PROBLEM
Please output the data exactly, minus pictures.

[Saved data entries]
_ _ _

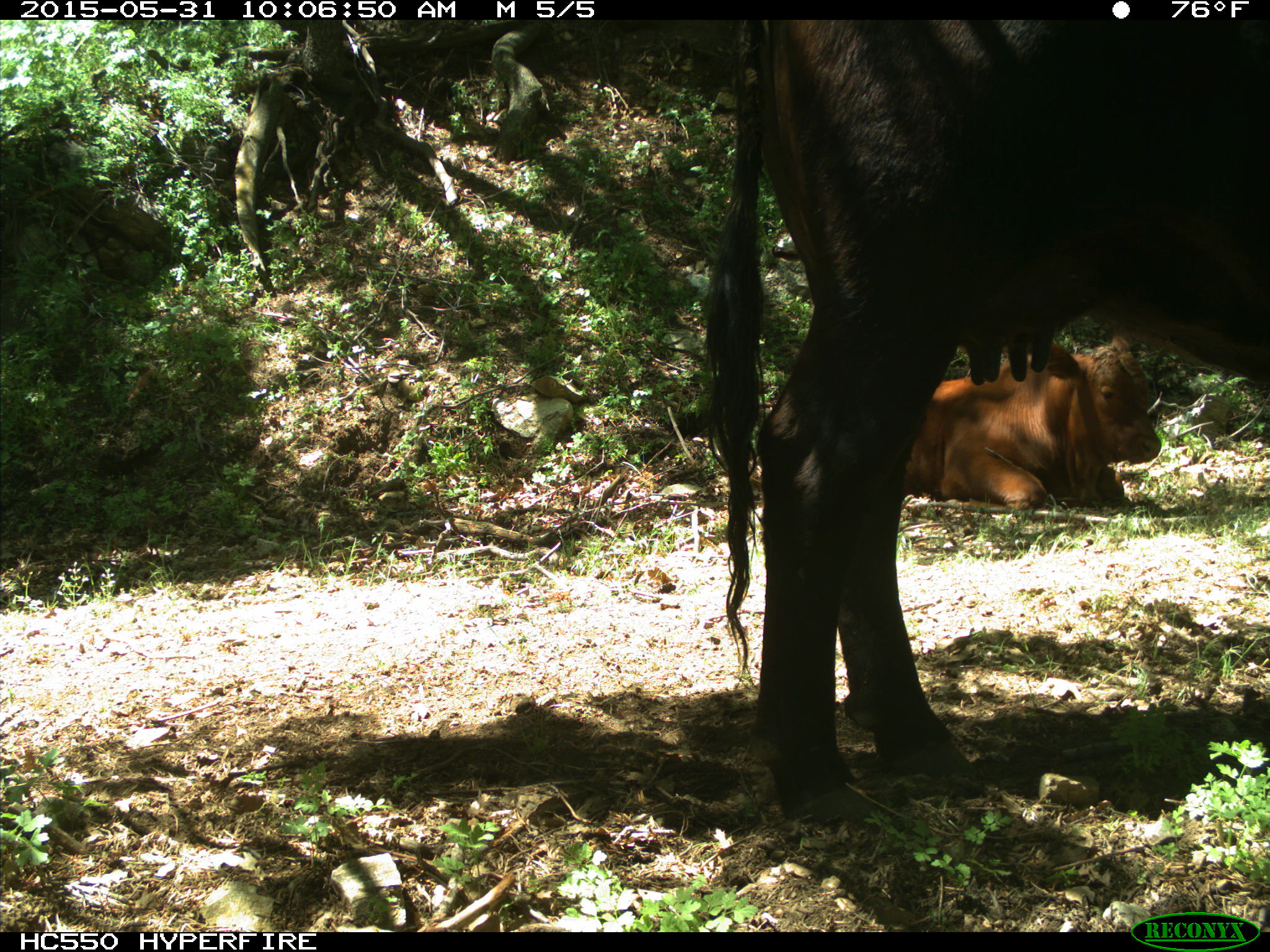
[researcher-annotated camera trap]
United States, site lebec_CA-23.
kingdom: Animalia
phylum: Chordata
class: Mammalia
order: Artiodactyla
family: Bovidae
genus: Bos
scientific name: Bos taurus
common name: domestic cow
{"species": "Bos taurus (domestic cow)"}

_ _ _

YOUR SOLUTION
[researcher-annotated camera trap]
United States, site lebec_CA-23.
kingdom: Animalia
phylum: Chordata
class: Mammalia
order: Artiodactyla
family: Bovidae
genus: Bos
scientific name: Bos taurus
common name: domestic cow
{"species": "Bos taurus (domestic cow)"}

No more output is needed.